[[ Listed records open ]]

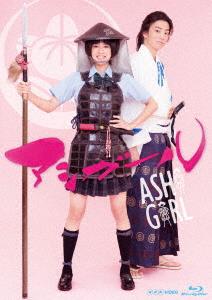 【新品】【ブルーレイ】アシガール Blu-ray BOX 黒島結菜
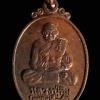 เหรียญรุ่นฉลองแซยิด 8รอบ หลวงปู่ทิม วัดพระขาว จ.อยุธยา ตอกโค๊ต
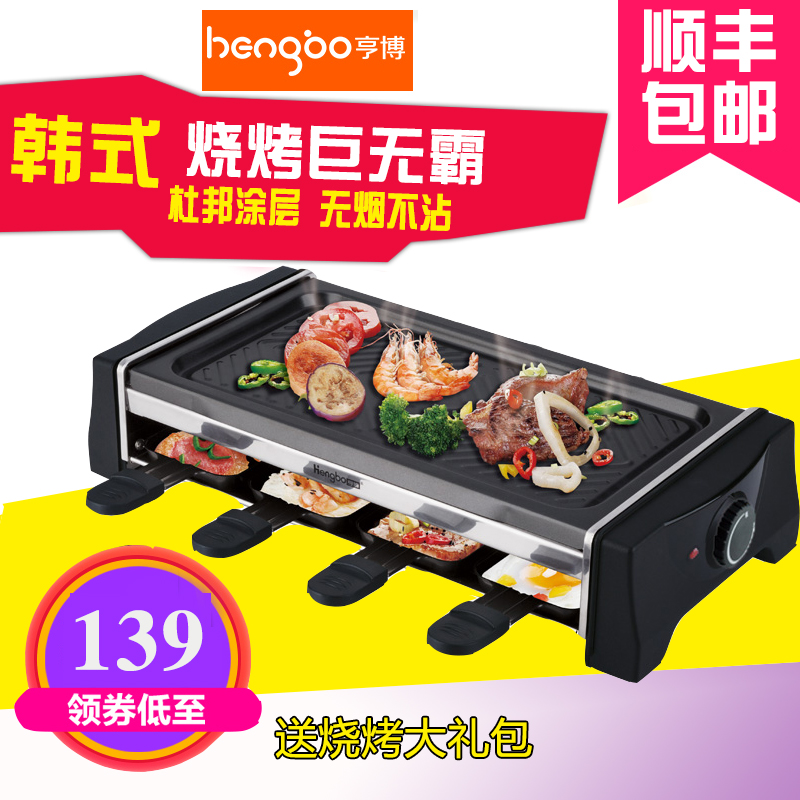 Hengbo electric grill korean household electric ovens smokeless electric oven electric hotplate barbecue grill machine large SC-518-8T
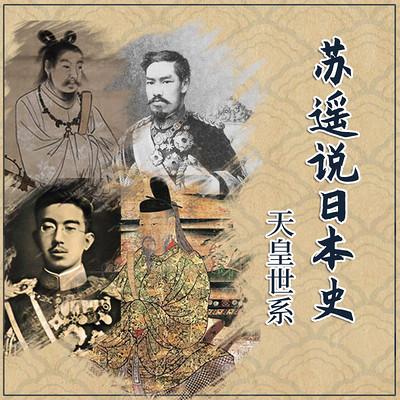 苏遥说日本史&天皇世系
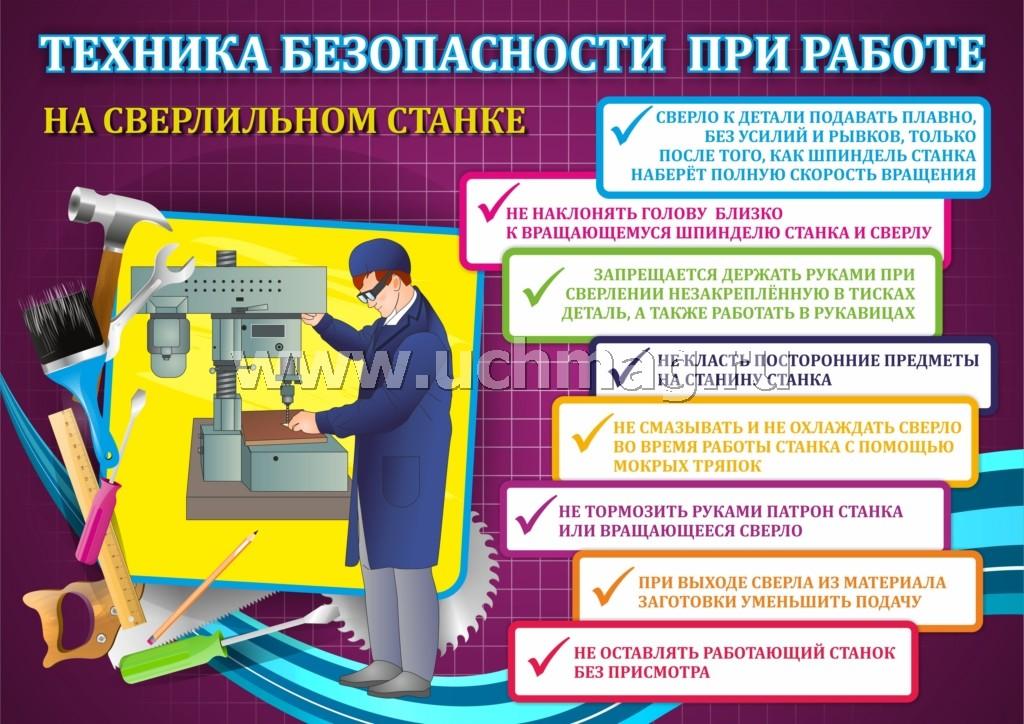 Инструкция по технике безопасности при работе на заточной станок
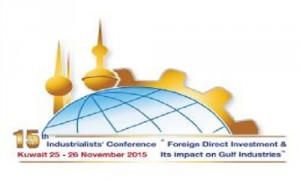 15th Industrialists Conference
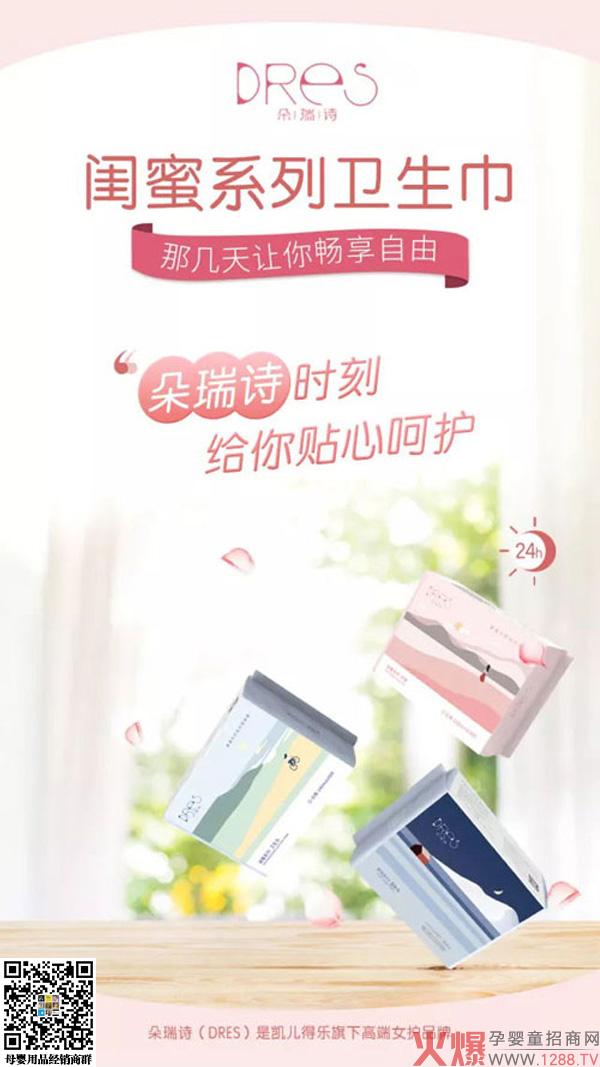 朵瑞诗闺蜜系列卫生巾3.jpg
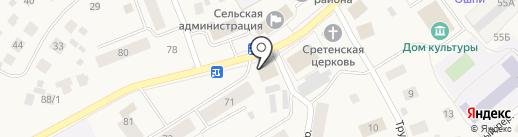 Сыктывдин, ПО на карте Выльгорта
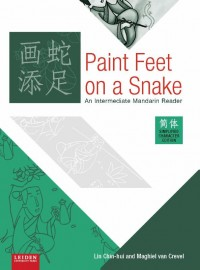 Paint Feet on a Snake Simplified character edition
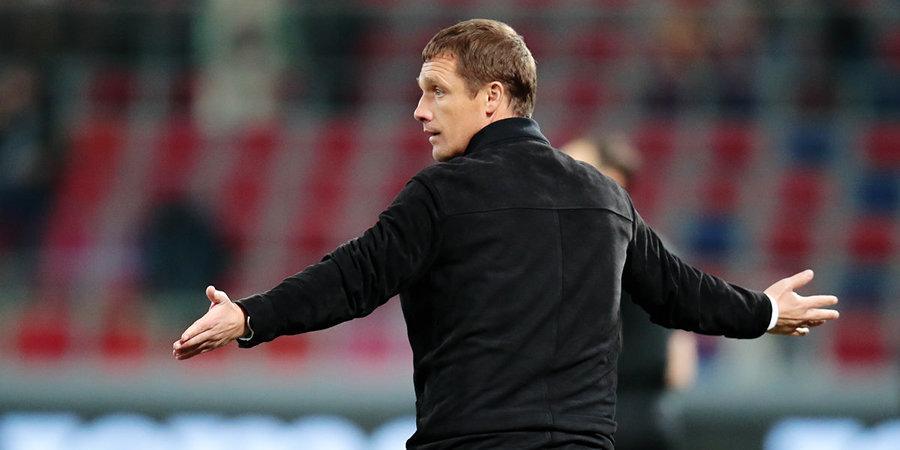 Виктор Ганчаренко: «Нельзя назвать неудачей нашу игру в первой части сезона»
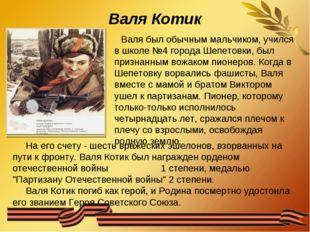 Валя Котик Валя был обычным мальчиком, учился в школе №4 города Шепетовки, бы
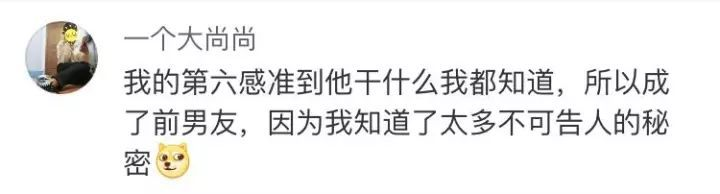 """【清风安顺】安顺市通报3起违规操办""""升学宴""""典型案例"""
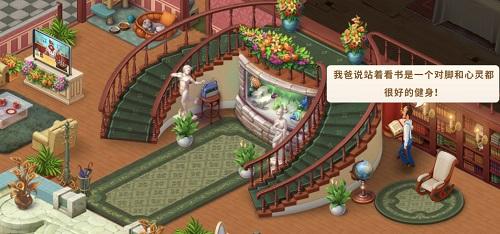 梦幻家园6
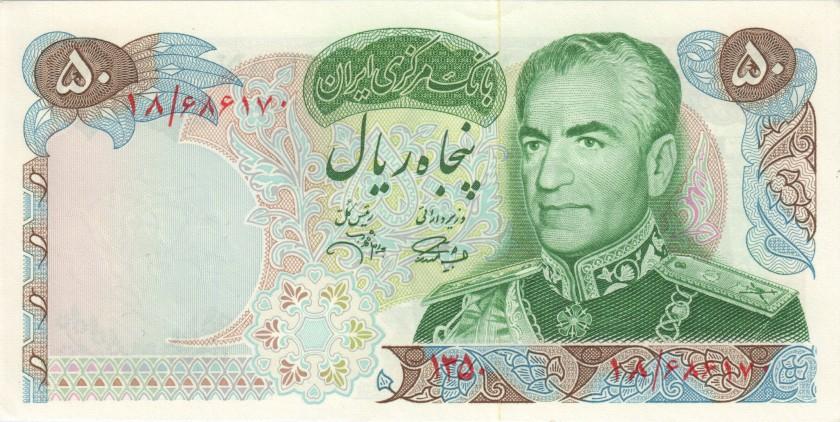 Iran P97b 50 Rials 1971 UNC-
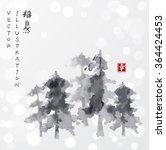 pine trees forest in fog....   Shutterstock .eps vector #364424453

[[ Listed records closed ]]
[[ Listed records open ]]

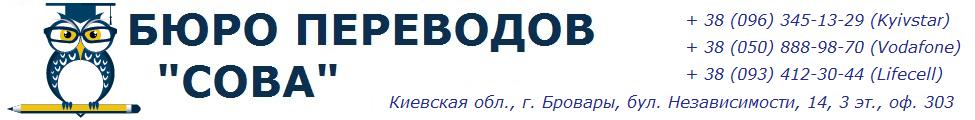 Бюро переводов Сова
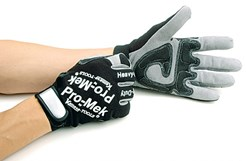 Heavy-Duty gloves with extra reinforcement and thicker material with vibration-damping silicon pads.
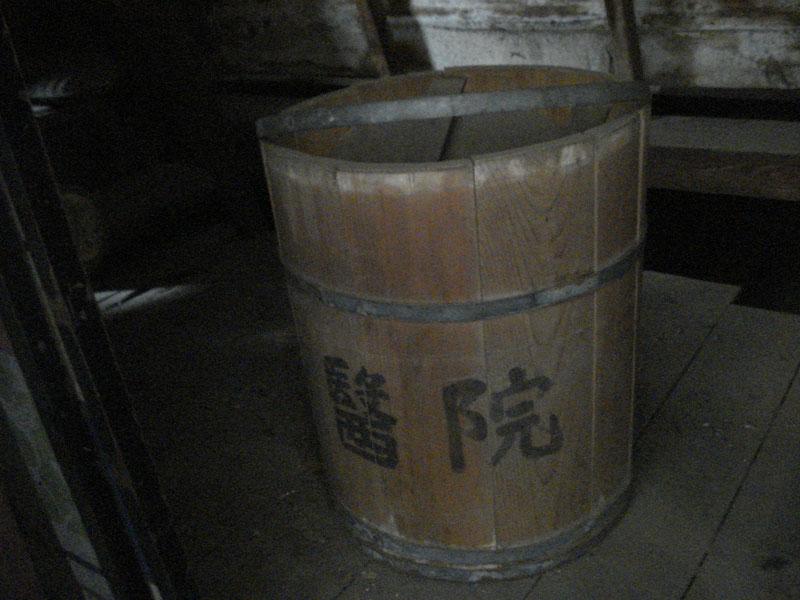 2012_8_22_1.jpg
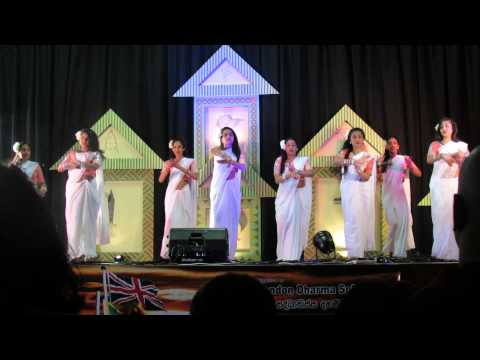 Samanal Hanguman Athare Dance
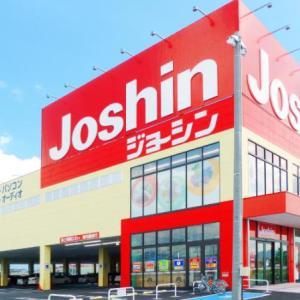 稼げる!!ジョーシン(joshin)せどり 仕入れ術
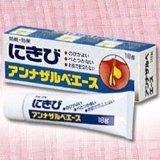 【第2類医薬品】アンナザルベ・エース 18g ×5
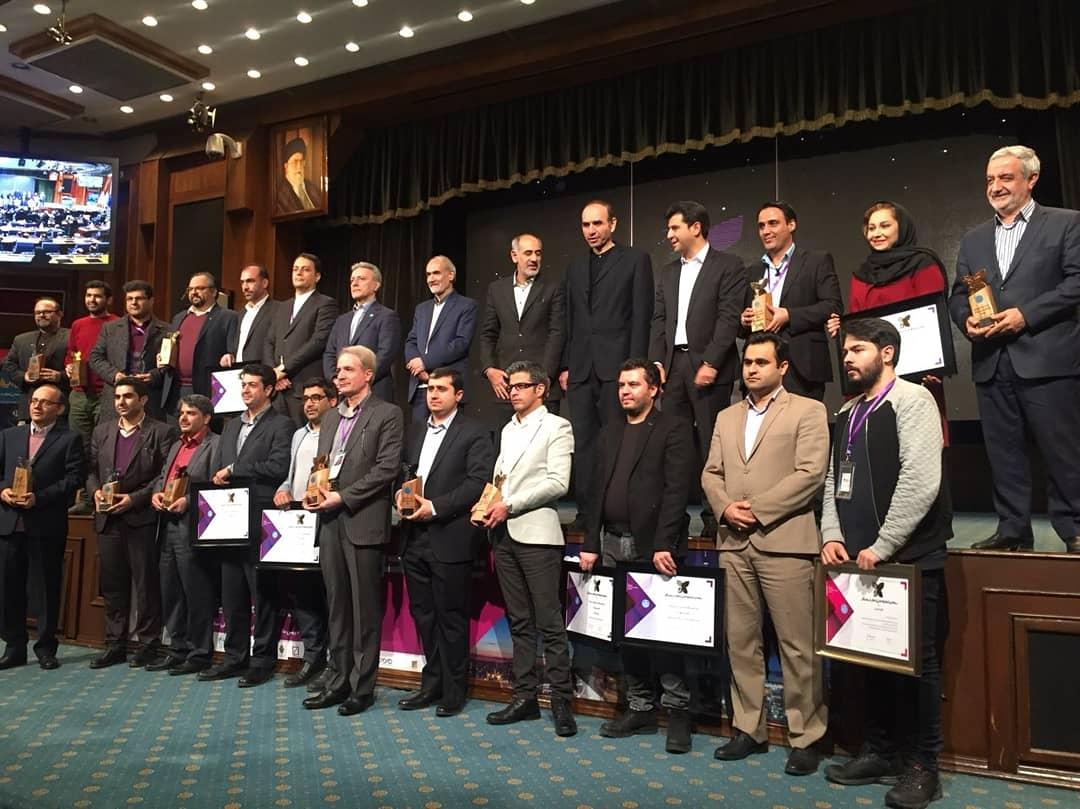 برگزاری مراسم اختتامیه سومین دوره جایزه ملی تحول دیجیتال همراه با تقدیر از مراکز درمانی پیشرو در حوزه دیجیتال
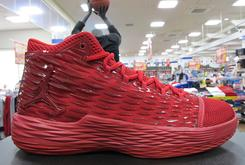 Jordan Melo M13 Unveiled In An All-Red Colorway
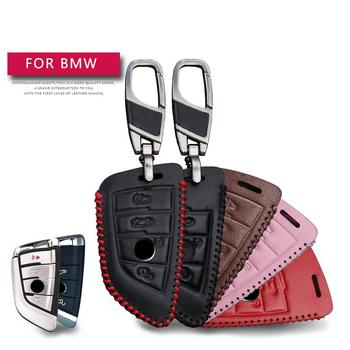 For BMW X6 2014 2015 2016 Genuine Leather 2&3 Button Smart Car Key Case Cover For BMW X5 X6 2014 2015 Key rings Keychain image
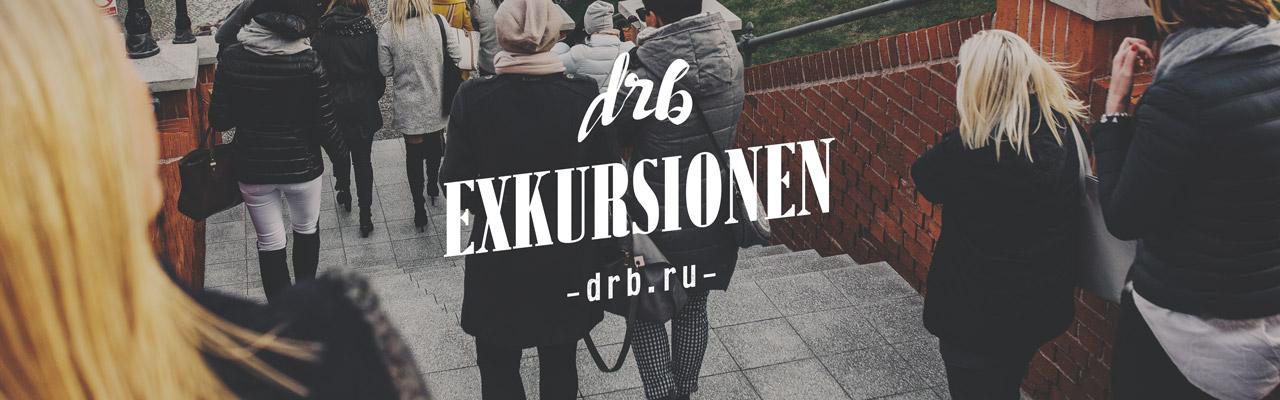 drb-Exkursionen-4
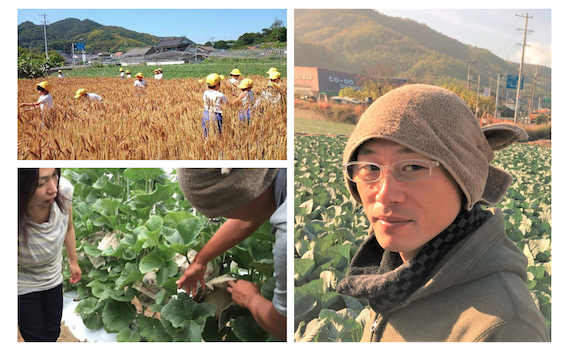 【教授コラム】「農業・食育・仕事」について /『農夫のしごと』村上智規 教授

[[ Listed records closed ]]

#### What you will do:
Above are some records. Output exactly the lines from the one that contains "苏遥说日本史&天皇世系" to the one that contains "pine trees forest", keeping both, and omit the pictures.

#### Task output:
 苏遥说日本史&天皇世系
 Инструкция по технике безопасности при работе на заточной станок
 15th Industrialists Conference
 朵瑞诗闺蜜系列卫生巾3.jpg
 Сыктывдин, ПО на карте Выльгорта
 Paint Feet on a Snake Simplified character edition
 Виктор Ганчаренко: «Нельзя назвать неудачей нашу игру в первой части сезона»
 Валя Котик Валя был обычным мальчиком, учился в школе №4 города Шепетовки, бы
 """【清风安顺】安顺市通报3起违规操办""""升学宴""""典型案例"""
 梦幻家园6
 Iran P97b 50 Rials 1971 UNC-
 pine trees forest in fog....   Shutterstock .eps vector #364424453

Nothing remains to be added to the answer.